Treatment of Rectal Abscess
Immediate Surgical Drainage is Mandatory
Incision and drainage is the definitive and only effective treatment for rectal abscess—antibiotics alone will fail and allow progression to deeper, life-threatening infection. 1, 2
Timing of Surgical Intervention
The urgency of drainage depends on specific patient factors:
Emergency Drainage (Within Hours)
Perform immediate surgical drainage for patients with: 1, 3
- Sepsis, severe sepsis, or septic shock
- Immunosuppression (including steroid use, HIV, chemotherapy)
- Diabetes mellitus (check serum glucose, HbA1c, and urine ketones in all patients to identify undetected diabetes) 4
- Diffuse cellulitis surrounding the abscess
Urgent Drainage (Within 24 Hours)
For patients without the above high-risk features, perform drainage within 24 hours of diagnosis. 1
Critical caveat: Symptoms are frequently absent or diminished in elderly, debilitated, diabetic, or immunosuppressed patients—maintain high suspicion and use an aggressive approach in these populations. 4
Diagnostic Approach
Clinical Examination
- Perianal pain (present in 98.9% of cases) with constant throbbing quality is the hallmark symptom 2, 5
- Perform digital rectal examination, which identifies 94.6% of abscesses 5
- Examine for surgical scars, anorectal deformities, signs of perianal Crohn's disease, cellulitis, or external fistula openings 4
When to Order Imaging
Do not delay drainage if imaging is unavailable when abscess is clinically suspected. 1 However, consider imaging for: 4, 1
- Atypical presentation (lower back pain, severe anal pain without fissure, urinary retention)

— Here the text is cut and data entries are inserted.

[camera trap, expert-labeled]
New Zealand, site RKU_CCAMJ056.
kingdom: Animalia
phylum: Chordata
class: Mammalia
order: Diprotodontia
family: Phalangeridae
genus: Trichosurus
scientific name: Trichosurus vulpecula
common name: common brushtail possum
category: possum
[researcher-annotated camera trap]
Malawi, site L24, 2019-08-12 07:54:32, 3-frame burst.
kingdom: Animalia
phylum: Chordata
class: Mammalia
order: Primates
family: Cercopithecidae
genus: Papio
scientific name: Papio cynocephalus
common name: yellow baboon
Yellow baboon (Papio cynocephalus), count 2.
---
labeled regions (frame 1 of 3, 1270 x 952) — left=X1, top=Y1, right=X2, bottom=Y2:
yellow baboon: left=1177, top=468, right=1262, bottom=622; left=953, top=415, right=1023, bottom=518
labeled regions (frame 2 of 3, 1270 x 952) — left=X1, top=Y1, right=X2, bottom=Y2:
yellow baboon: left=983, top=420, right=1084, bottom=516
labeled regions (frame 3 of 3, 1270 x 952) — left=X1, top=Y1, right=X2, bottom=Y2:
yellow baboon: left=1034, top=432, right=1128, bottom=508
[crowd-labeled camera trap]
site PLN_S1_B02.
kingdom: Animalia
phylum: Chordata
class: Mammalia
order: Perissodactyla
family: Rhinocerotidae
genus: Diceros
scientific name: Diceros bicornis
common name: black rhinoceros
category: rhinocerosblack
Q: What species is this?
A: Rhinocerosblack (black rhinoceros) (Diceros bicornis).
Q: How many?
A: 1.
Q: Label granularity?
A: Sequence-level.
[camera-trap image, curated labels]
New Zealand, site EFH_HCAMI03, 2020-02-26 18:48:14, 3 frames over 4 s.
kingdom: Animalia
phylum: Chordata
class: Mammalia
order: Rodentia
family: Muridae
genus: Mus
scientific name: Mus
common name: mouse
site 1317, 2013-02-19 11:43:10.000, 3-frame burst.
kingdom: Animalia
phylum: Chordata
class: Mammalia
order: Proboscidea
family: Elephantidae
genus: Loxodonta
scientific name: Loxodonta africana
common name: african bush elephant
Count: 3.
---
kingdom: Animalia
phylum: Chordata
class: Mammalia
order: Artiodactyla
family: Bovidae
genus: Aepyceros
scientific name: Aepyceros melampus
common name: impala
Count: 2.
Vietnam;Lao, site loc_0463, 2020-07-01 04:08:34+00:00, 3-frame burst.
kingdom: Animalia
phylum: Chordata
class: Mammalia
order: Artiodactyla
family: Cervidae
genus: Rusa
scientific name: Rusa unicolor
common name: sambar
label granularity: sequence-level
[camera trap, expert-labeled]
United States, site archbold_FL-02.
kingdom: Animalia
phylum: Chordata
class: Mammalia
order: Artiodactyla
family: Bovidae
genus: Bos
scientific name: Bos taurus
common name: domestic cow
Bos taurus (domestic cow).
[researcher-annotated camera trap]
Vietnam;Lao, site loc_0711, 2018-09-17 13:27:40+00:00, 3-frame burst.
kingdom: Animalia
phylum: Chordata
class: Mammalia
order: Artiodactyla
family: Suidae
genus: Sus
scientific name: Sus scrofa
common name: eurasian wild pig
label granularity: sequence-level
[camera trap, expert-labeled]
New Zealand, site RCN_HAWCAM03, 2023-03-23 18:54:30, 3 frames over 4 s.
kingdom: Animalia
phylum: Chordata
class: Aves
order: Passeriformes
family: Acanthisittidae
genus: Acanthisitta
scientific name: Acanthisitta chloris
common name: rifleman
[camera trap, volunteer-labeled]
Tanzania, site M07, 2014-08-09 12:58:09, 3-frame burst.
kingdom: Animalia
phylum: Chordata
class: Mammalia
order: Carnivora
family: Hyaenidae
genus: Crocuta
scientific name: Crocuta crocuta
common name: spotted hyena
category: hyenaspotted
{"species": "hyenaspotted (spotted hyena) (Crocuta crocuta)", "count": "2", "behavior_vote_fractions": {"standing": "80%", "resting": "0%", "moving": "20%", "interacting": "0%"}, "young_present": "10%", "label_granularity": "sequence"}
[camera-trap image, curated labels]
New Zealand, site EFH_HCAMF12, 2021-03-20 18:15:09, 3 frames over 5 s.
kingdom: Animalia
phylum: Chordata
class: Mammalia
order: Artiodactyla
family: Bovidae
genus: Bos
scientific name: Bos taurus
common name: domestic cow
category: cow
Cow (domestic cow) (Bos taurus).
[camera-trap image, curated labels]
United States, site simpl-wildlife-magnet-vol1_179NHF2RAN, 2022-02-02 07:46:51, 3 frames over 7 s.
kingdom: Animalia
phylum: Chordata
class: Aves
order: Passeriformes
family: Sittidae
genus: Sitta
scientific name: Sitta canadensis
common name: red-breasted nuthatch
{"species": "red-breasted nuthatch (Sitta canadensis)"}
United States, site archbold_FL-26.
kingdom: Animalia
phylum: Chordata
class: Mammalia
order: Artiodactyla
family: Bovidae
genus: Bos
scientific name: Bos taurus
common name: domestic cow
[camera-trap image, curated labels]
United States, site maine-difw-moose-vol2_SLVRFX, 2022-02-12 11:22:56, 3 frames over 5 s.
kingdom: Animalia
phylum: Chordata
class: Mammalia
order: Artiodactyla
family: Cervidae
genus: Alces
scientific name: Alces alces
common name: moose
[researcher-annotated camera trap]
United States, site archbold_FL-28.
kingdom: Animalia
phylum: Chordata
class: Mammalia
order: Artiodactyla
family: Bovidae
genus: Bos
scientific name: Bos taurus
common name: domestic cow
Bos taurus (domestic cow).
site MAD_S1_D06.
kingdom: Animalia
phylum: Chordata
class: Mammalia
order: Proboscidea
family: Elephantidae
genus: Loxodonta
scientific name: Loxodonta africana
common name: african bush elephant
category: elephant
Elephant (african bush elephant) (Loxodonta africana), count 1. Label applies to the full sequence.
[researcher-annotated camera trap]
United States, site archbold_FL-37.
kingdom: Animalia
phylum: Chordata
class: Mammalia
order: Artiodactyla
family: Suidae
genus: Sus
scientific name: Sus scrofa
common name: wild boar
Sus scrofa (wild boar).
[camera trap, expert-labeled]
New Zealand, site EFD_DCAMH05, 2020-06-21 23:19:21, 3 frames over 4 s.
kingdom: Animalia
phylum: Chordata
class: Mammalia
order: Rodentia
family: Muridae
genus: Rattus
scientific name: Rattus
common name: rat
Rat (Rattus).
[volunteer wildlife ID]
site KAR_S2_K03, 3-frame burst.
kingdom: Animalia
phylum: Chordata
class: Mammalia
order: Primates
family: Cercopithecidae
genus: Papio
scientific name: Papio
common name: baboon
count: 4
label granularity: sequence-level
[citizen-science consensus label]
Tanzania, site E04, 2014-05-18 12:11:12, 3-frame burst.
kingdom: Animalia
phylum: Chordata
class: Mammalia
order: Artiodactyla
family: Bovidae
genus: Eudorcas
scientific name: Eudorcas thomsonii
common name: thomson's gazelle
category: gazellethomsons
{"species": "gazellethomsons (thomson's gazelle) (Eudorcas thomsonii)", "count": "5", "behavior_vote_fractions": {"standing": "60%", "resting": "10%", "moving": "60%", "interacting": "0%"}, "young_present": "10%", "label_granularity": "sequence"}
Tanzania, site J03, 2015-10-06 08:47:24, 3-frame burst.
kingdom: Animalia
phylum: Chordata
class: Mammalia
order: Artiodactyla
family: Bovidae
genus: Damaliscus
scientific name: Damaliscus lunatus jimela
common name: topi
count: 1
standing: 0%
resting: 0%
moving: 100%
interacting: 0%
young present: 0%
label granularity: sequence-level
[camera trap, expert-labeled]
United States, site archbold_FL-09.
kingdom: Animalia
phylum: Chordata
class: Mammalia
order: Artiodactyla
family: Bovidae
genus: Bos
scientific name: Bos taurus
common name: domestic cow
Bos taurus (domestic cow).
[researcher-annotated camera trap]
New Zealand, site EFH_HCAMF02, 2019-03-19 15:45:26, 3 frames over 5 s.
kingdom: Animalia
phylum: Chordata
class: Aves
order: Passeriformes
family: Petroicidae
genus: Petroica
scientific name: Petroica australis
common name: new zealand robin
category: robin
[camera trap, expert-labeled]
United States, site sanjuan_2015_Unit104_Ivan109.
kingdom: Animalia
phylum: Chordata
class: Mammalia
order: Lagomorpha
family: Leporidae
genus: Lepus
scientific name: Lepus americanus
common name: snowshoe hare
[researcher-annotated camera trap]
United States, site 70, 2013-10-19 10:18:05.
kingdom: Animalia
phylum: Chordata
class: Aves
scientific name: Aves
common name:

- Suspected supralevator or intersphincteric abscess
- Suspicion of perianal Crohn's disease
- CT scan is preferred in emergency settings due to short acquisition time and widespread availability 4
Laboratory Testing
- Check complete blood count, serum creatinine, inflammatory markers (CRP, procalcitonin, lactate) in patients with signs of systemic infection 4
- Mandatory screening for diabetes in all patients: serum glucose, HbA1c, urine ketones 4
Surgical Technique
Incision Placement and Drainage
- Keep the incision as close as possible to the anal verge to minimize potential fistula length while ensuring adequate drainage 1, 3
- Complete drainage is essential—inadequate drainage leads to recurrence rates up to 44% 1, 3
- For large abscesses, use multiple counter incisions rather than a single long incision to avoid step-off deformity 1
- Send drained pus for culture, especially in high-risk patients or those with risk factors for multidrug-resistant organisms 3
Management of Concomitant Fistulas
Do not probe for or attempt to treat fistulas during emergency drainage. 3 If an obvious fistula is identified: 1, 3
- Low fistulas not involving sphincter muscle: Perform fistulotomy at time of drainage
- Fistulas involving any sphincter muscle: Place a loose draining seton only
Antibiotic Therapy
Antibiotics are NOT routinely required after adequate surgical drainage in immunocompetent patients. 1, 2
Indications for Antibiotics
Use empiric broad-spectrum coverage (Gram-positive, Gram-negative, and anaerobic bacteria) only for: 1, 3
- Sepsis and/or surrounding soft tissue infection
- Immunocompromised status
- Incomplete source control or significant cellulitis
- Diabetes mellitus with systemic signs
Special Considerations for Underlying Conditions
Crohn's Disease Screening
It is mandatory to exclude underlying Crohn's disease, especially with recurrent abscesses. 4, 2 Assess for:
- Inflammatory bowel disease symptoms (diarrhea, weight loss, abdominal pain)
- Previous anorectal procedures or deformities
- If Crohn's disease is suspected or confirmed, perform endoscopic assessment of the rectum—proctitis predicts persistent non-healed fistula tracts and higher proctectomy rates 1
High-Risk Populations
Risk factors for reoperation and readmission include: 6
- Morbid obesity
- Female sex
- Steroid/immunosuppression use
- Dependent functional status
- Preoperative sepsis
Post-Operative Management
- The role of wound packing remains controversial—some evidence suggests it may be costly and painful without adding benefit 1
- Routine imaging after drainage is not required 1
- Consider follow-up imaging only for recurrence, suspected inflammatory bowel disease, or evidence of fistula/non-healing wound 1
Life-Threatening Complications
Undrained perianal abscess can expand into adjacent spaces and progress to necrotizing soft-tissue infection with 40% mortality. 1, 7 This emphasizes the absolute necessity of timely, complete surgical drainage rather than reliance on antibiotics alone.